En tant qu’AESH, nous accueillons des élèves perclus de souffrances provenant de leurs incapacités à assimiler leurs parcours comme ceux de leurs camarades. Contribuer à ce que ces mêmes élèves progressent scolairement et puissent se projeter dans un avenir professionnel et social satisfaisant procure un enthousiasme très gratifiant. Pour ma part, j’ai le sentiment de transformer positivement ma propre histoire pour ce qui provient de mes années de « potache ».
Quelles sont les principales difficultés observées au fil des années sur la profession ?
Faut-il le rappeler, la rémunération est déplorable ! Notre salaire frise le seuil de pauvreté avec un montant d’environ 1200 euros mensuel net pour 29h de travail hebdomadaire et la plupart des AESH ne font que 24h dont la quotité d’heures leur est imposée.
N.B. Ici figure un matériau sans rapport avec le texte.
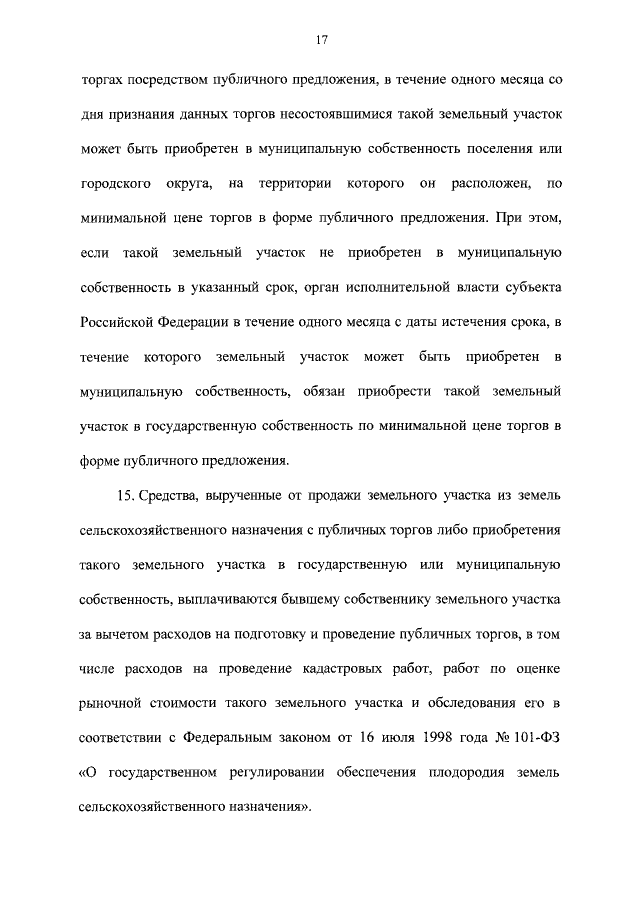 17

торгах посредством публичного предложения, в течение одного месяца со дня признания данных торгов несостоявшимися такой земельный участок может быть приобретен в муниципальную собственность поселения или городского округа, на территории которого он расположен, по минимальной цене торгов в форме публичного предложения. При этом, если такой земельный участок не приобретен в муниципальную собственность в указанный срок, орган исполнительной власти субъекта Российской Федерации в течение одного месяца с даты истечения срока, в течение которого земельный участок может быть приобретен в муниципальную собственность, обязан приобрести такой земельный участок в государственную собственность по минимальной цене торгов в форме публичного предложения.

15. Средства, вырученные от продажи земельного участка из земель сельскохозяйственного назначения с публичных торгов либо приобретения такого земельного участка в государственную или муниципальную собственность, выплачиваются бывшему собственнику земельного участка за вычетом расходов на подготовку и проведение публичных торгов, в том числе расходов на проведение кадастровых работ, работ по оценке рыночной стоимости такого земельного участка и обследования его в соответствии с Федеральным законом от 16 июля 1998 года № 101-ФЗ «О государственном регулировании обеспечения плодородия земель сельскохозяйственного назначения».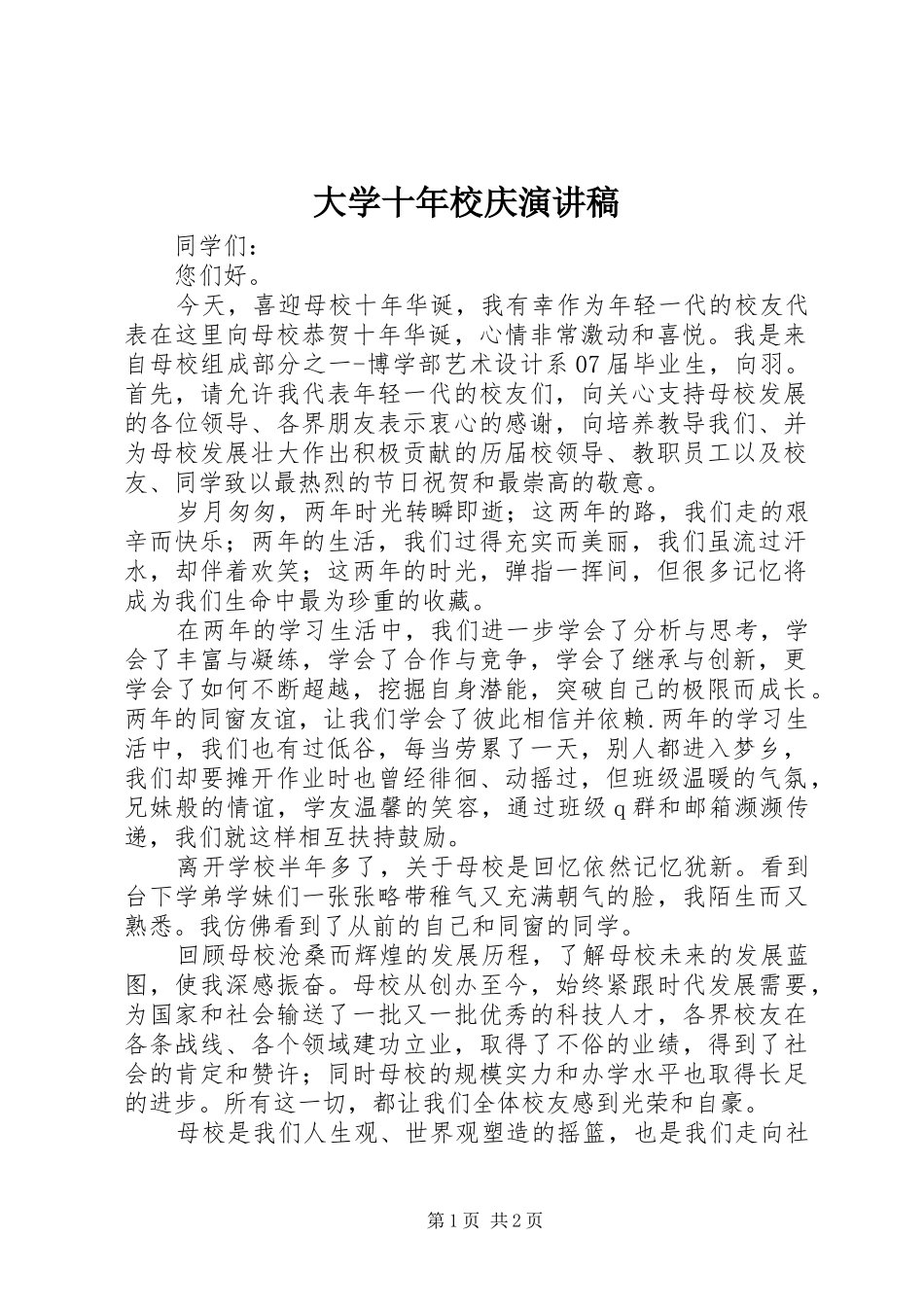 大学十年校庆演讲稿

同学们：

您们好。

今天，喜迎母校十年华诞，我有幸作为年轻一代的校友代表在这里向母校恭贺十年华诞，心情非常激动和喜悦。我是来自母校组成部分之一-博学部艺术设计系07届毕业生，向羽。首先，请允许我代表年轻一代的校友们，向关心支持母校发展的各位领导、各界朋友表示衷心的感谢，向培养教导我们、并为母校发展壮大作出积极贡献的历届校领导、教职员工以及校友、同学致以最热烈的节日祝贺和最崇高的敬意。

岁月匆匆，两年时光转瞬即逝；这两年的路，我们走的艰辛而快乐；两年的生活，我们过得充实而美丽，我们虽流过汗水，却伴着欢笑；这两年的时光，弹指一挥间，但很多记忆将成为我们生命中最为珍重的收藏。

在两年的学习生活中，我们进一步学会了分析与思考，学会了丰富与凝练，学会了合作与竞争，学会了继承与创新，更学会了如何不断超越，挖掘自身潜能，突破自己的极限而成长。两年的同窗友谊，让我们学会了彼此相信并依赖.两年的学习生活中，我们也有过低谷，每当劳累了一天，别人都进入梦乡，我们却要摊开作业时也曾经徘徊、动摇过，但班级温暖的气氛，兄妹般的情谊，学友温馨的笑容，通过班级q群和邮箱濒濒传递，我们就这样相互扶持鼓励。

离开学校半年多了，关于母校是回忆依然记忆犹新。看到台下学弟学妹们一张张略带稚气又充满朝气的脸，我陌生而又熟悉。我仿佛看到了从前的自己和同窗的同学。

回顾母校沧桑而辉煌的发展历程，了解母校未来的发展蓝图，使我深感振奋。母校从创办至今，始终紧跟时代发展需要，为国家和社会输送了一批又一批优秀的科技人才，各界校友在各条战线、各个领域建功立业，取得了不俗的业绩，得到了社会的肯定和赞许；同时母校的规模实力和办学水平也取得长足的进步。所有这一切，都让我们全体校友感到光荣和自豪。

母校是我们人生观、世界观塑造的摇篮，也是我们走向社

第1页 共2页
Nous travaillons en réalité davantage (lectures, formations, recherches d’adaptations pédagogiques, réunions avec les parents ou les professions paramédicales accompagnant nos élèves).
Nous « encaissons » toutes les émotions de ces enfants ou adolescents dont les souffrances aboutissent parfois à manifester de l’agressivité envers eux-mêmes ou envers les autres sans que nous puissions bénéficier d’une analyse des pratiques professionnelles qui permettrait de solder les émotions générées par nos accompagnements. Ces dispositifs médiatisés par des psychologues existent notamment dans les institutions où travaillent des éducateurs.
En tant que contractuel, nous sommes des subalternes. Nous n’avons aucune autorité sur ce qui constitue le pré carré de notre expertise : l’accompagnement de ces élèves aux besoins particuliers. Il est parfois délicat de formuler des demandes particulières d’adaptation relationnelle ou pédagogique concernant un enfant quand un enseignant a statutairement toute autorité sur l’enseignement prodigué dans sa classe.
Notre profession souffre souvent d’invisibilité en étant parfois omise des discours officiels énoncés dans les établissements.
Des conseils pour des personnes qui souhaitent devenir accompagnant ?
Je pense que l’une des clefs les plus déterminantes dans la réussite de cette profession est de considérer l’élève avant ses troubles. Comme vu précédemment, si on admet que l’élève souffre de prime abord des symptômes qui justifient notre présence à ses côtés, il devient possible de coopérer afin de travailler ensemble au dépassement de ses problèmes. Plus l’élève devient acteur de son développement et plus la relation d’accompagnement lui procure des résultats satisfaisants.